### Set exercise
Select every line of the records below that contains the word "smiling", and copy each one. Treat uppercase and lowercase letters as distinct.

━━━━

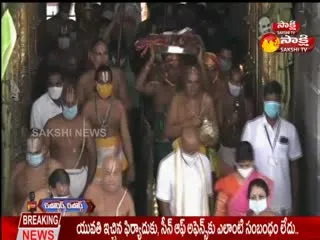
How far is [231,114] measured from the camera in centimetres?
858

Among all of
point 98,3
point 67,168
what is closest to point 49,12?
point 98,3

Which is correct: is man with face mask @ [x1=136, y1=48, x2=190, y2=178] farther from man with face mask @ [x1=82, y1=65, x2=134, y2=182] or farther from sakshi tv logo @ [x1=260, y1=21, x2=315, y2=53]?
sakshi tv logo @ [x1=260, y1=21, x2=315, y2=53]

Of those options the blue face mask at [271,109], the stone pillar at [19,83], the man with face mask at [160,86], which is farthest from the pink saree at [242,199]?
the stone pillar at [19,83]

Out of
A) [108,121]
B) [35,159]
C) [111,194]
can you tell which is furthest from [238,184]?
[35,159]

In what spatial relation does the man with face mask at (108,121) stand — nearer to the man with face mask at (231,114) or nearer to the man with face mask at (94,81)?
the man with face mask at (94,81)

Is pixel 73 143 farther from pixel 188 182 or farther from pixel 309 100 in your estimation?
pixel 309 100

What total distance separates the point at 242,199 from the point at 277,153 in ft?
1.14

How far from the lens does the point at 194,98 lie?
859 centimetres

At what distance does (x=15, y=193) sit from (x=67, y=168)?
0.35 m

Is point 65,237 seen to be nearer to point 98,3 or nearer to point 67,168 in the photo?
point 67,168

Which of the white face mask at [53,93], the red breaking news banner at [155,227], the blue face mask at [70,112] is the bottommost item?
the red breaking news banner at [155,227]

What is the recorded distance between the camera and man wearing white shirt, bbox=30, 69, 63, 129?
856cm

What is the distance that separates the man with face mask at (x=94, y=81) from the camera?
854 cm

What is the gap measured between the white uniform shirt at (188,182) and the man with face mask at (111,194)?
0.66 ft
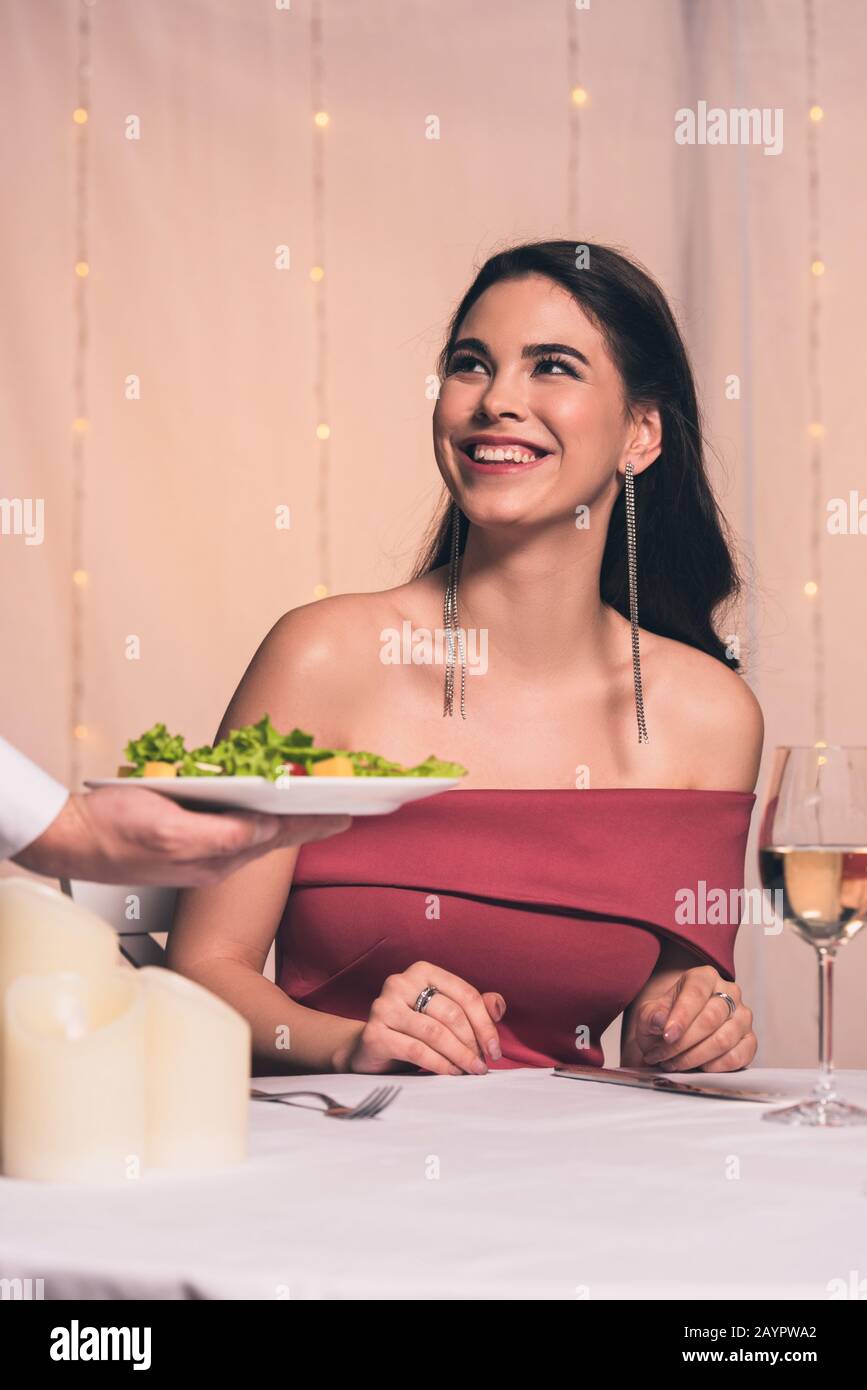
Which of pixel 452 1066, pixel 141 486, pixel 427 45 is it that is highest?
pixel 427 45

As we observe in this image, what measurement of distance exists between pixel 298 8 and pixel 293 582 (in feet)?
4.12

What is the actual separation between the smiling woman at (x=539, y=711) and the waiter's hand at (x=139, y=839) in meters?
0.48

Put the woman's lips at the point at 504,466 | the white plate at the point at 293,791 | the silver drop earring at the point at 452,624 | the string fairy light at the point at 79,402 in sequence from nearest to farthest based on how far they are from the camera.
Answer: the white plate at the point at 293,791 < the woman's lips at the point at 504,466 < the silver drop earring at the point at 452,624 < the string fairy light at the point at 79,402

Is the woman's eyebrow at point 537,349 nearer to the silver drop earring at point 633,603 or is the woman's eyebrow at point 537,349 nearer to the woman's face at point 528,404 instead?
the woman's face at point 528,404

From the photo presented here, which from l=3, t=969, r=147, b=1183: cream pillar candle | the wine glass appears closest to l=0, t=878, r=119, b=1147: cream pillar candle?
l=3, t=969, r=147, b=1183: cream pillar candle

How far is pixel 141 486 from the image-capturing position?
10.9 ft

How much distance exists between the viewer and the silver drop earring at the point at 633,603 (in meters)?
2.05

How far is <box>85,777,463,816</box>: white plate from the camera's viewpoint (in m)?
0.99

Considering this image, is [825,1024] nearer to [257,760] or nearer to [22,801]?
[257,760]

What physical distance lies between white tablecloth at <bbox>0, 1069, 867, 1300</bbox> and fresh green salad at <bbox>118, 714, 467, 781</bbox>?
229 mm

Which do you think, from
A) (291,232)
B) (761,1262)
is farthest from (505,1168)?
(291,232)

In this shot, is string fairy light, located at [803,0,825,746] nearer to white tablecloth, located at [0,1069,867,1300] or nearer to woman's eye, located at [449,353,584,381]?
woman's eye, located at [449,353,584,381]

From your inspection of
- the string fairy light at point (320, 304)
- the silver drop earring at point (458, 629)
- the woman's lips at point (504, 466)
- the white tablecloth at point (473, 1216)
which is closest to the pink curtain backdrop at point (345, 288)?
the string fairy light at point (320, 304)

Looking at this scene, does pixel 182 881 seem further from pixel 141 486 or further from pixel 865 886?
pixel 141 486
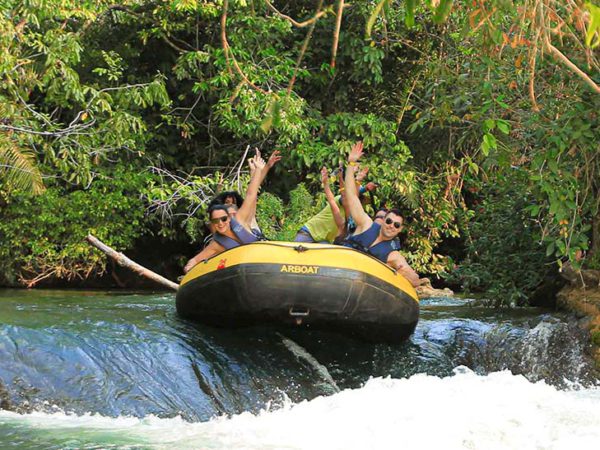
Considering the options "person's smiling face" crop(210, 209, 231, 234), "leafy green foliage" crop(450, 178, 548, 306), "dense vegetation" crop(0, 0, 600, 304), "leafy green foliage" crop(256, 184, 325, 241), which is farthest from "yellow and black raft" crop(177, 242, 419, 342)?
"leafy green foliage" crop(256, 184, 325, 241)

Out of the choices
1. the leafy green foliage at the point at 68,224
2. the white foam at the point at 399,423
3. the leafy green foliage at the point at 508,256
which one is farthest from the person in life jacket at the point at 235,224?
the leafy green foliage at the point at 68,224

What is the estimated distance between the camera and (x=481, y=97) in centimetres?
731

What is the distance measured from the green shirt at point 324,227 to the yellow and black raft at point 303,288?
1.42m

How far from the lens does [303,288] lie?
597 cm

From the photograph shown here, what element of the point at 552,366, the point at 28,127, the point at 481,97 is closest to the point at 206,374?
the point at 552,366

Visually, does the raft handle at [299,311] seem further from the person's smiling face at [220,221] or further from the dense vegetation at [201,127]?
the dense vegetation at [201,127]

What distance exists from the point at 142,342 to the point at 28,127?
4564 mm

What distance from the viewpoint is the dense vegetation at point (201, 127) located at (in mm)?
10117

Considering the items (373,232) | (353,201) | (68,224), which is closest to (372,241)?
(373,232)

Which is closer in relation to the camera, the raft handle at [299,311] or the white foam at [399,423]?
the white foam at [399,423]

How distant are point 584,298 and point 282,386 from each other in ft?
9.05

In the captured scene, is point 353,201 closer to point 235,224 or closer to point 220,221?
point 235,224

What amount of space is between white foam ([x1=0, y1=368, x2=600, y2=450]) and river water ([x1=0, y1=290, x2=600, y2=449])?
0.04 ft

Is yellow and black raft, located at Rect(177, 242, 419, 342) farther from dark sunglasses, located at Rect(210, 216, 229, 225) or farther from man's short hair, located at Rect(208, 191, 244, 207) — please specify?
man's short hair, located at Rect(208, 191, 244, 207)
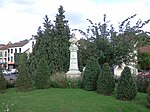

━━━━

### Written solution
What is the actual separation between the smiling woman at (x=539, y=711) and the waiter's hand at (x=139, y=839) in meters?
Considering the options "person's smiling face" crop(210, 209, 231, 234), "leafy green foliage" crop(450, 178, 548, 306), "dense vegetation" crop(0, 0, 600, 304), "leafy green foliage" crop(256, 184, 325, 241), which is farthest from "yellow and black raft" crop(177, 242, 419, 342)?
Visually, does the raft handle at [299,311] seem further from the person's smiling face at [220,221] or further from the dense vegetation at [201,127]?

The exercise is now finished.